** START **

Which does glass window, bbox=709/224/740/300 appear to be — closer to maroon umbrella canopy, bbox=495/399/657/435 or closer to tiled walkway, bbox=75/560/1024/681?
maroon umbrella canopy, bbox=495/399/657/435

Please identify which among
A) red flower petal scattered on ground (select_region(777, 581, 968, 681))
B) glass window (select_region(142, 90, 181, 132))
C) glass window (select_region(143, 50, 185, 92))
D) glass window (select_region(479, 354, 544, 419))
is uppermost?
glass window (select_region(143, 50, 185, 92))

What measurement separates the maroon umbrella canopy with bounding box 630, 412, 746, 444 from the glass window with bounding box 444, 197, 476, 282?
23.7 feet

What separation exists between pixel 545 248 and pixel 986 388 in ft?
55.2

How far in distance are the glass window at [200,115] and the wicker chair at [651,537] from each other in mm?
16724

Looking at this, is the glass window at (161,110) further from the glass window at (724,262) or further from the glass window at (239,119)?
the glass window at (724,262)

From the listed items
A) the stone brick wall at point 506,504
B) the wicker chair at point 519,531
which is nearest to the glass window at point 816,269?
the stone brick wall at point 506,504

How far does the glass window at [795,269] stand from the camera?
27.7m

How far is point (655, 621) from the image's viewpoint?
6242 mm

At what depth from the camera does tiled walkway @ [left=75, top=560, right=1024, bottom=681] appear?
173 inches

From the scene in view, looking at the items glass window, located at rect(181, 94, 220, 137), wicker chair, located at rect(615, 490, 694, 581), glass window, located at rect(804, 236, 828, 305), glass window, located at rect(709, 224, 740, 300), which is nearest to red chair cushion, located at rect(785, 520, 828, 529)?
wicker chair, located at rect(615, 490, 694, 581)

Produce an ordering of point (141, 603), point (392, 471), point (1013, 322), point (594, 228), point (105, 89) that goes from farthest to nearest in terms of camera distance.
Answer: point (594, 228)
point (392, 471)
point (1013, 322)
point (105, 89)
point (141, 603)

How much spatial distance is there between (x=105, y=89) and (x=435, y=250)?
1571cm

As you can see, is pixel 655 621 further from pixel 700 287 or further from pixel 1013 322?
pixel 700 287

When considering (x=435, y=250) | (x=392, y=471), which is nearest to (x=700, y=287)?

** END **

= Written task =
Print every line of the data above without changing a single character.

= Finished task =
Which does glass window, bbox=709/224/740/300 appear to be — closer to maroon umbrella canopy, bbox=495/399/657/435 or closer to tiled walkway, bbox=75/560/1024/681?
maroon umbrella canopy, bbox=495/399/657/435

Please identify which among
A) red flower petal scattered on ground (select_region(777, 581, 968, 681))
B) glass window (select_region(142, 90, 181, 132))
C) glass window (select_region(143, 50, 185, 92))
D) glass window (select_region(479, 354, 544, 419))
is uppermost?
glass window (select_region(143, 50, 185, 92))

What measurement separates the maroon umbrella canopy with bounding box 630, 412, 746, 444 from the glass window with bounding box 444, 197, 476, 282?
23.7 feet

What separation exists between pixel 545 248 and pixel 986 388 in ft?
55.2

How far in distance are the glass window at [200,115] and the wicker chair at [651,537] from each other in mm?
16724

Looking at this, is the glass window at (161,110) further from the glass window at (724,262) or further from the glass window at (239,119)?
the glass window at (724,262)

From the listed items
A) the stone brick wall at point 506,504
B) the wicker chair at point 519,531
which is nearest to the glass window at point 816,269?
the stone brick wall at point 506,504

How far does the glass window at [795,269] stand from the camera?
27.7m

How far is point (655, 621) from the image's viewpoint?
6242 mm

At what depth from the camera does tiled walkway @ [left=75, top=560, right=1024, bottom=681] appear?
173 inches

From the scene in view, looking at the items glass window, located at rect(181, 94, 220, 137), wicker chair, located at rect(615, 490, 694, 581), glass window, located at rect(804, 236, 828, 305), glass window, located at rect(709, 224, 740, 300), which is nearest to red chair cushion, located at rect(785, 520, 828, 529)?
wicker chair, located at rect(615, 490, 694, 581)

Produce an ordering of point (141, 603), point (392, 471), point (1013, 322), point (594, 228), point (105, 89) that goes from farthest to nearest in terms of camera distance.
Answer: point (594, 228)
point (392, 471)
point (1013, 322)
point (105, 89)
point (141, 603)

How much spatial distance is there between (x=105, y=89) and (x=435, y=250)?
1571cm

As you can see, is pixel 655 621 further from pixel 700 287 or further from pixel 1013 322?
pixel 700 287

When considering (x=435, y=250) | (x=392, y=471), which is nearest to (x=700, y=287)?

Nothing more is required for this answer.